*** GIVEN PASSAGE ***
III. HOOKS, NOT WORDS, RULE MY EARS

I am bad with learning and recalling lyrics. In the case of Prince's "Kiss", for years I thought the line was:

Women, not guns, rule my world

I still hear it that way most times.


IV. SUMMER OF '84

Buying the Purple Rain soundtrack at age eighteen in that glorious musical summer of '84 was a gamble that went against my usual tastes, but even at that young age I could sense the restrictions of the classic hard rock I wrapped myself in. Suddenly, albums and songs by aging (many times British, sometimes dead) white guys with long hair weren't all that consumed me. Totally digging Purple Rain opened up the door for me digging new sounds by the likes of Run-DMC and oddly, metal that didn't get airplay (then, at least) like Metallica. Maybe if I had tried to convey how Prince's music did that for a stubborn white kid from North Dakota, he would have said "hi" on the elevator. Rest in peace, Prince. And thanks for the music and memories.

Tuesday, April 19, 2016

Tuesday Tuneage
The Kinks - "(Wish I Could Fly Like) Superman"
*** End of GIVEN PASSAGE ***
- _WHAT YOU WILL DO_
1 - In the Prince passage, how old was the writer when buying the Purple Rain soundtrack?
2 - Can you copy the Prince passage from "Buying the Purple" up to and including "music and memories."?
3 - According to the Prince passage, why was buying the Purple Rain soundtrack a gamble for the writer?
*** DATA SHOWN ***
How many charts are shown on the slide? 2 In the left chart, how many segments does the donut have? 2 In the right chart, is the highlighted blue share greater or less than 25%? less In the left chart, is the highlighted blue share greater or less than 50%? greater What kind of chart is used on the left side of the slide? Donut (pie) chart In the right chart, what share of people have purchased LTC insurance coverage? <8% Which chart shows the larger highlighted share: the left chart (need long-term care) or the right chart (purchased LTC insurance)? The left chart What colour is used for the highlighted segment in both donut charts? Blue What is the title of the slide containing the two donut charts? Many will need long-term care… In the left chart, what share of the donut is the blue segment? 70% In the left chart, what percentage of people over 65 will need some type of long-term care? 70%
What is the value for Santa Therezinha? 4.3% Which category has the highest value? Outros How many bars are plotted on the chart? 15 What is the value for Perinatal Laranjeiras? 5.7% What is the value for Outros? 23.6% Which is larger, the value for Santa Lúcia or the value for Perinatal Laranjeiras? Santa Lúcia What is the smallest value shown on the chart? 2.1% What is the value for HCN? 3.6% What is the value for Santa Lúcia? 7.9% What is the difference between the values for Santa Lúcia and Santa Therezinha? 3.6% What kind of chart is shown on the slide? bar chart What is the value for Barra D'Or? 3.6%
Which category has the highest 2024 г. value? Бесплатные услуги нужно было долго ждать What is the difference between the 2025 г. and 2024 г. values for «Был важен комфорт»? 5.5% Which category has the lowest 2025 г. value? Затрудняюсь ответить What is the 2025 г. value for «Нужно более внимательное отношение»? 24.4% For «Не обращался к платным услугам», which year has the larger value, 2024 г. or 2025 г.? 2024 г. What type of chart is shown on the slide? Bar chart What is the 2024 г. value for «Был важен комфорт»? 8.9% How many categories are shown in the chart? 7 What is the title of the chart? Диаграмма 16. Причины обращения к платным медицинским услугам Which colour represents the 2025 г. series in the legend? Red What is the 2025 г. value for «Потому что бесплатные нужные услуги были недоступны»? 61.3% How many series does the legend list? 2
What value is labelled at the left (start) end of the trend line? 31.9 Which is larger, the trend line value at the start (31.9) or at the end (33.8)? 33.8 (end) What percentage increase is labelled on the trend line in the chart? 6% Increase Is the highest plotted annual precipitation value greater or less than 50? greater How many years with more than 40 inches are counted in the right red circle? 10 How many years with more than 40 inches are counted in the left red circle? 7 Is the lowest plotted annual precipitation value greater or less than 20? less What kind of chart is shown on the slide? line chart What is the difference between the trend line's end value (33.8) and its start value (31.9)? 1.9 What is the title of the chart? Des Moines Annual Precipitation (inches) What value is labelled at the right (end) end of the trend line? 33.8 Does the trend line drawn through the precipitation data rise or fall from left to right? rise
*** End of DATA SHOWN ***
- _ANSWERS FOR THE TASKS_
1 - Eighteen.

2 -
Buying the Purple Rain soundtrack at age eighteen in that glorious musical summer of '84 was a gamble that went against my usual tastes, but even at that young age I could sense the restrictions of the classic hard rock I wrapped myself in. Suddenly, albums and songs by aging (many times British, sometimes dead) white guys with long hair weren't all that consumed me. Totally digging Purple Rain opened up the door for me digging new sounds by the likes of Run-DMC and oddly, metal that didn't get airplay (then, at least) like Metallica. Maybe if I had tried to convey how Prince's music did that for a stubborn white kid from North Dakota, he would have said "hi" on the elevator. Rest in peace, Prince. And thanks for the music and memories.

3 - It went against the writer's usual taste for classic hard rock, mostly albums and songs by aging white guys with long hair.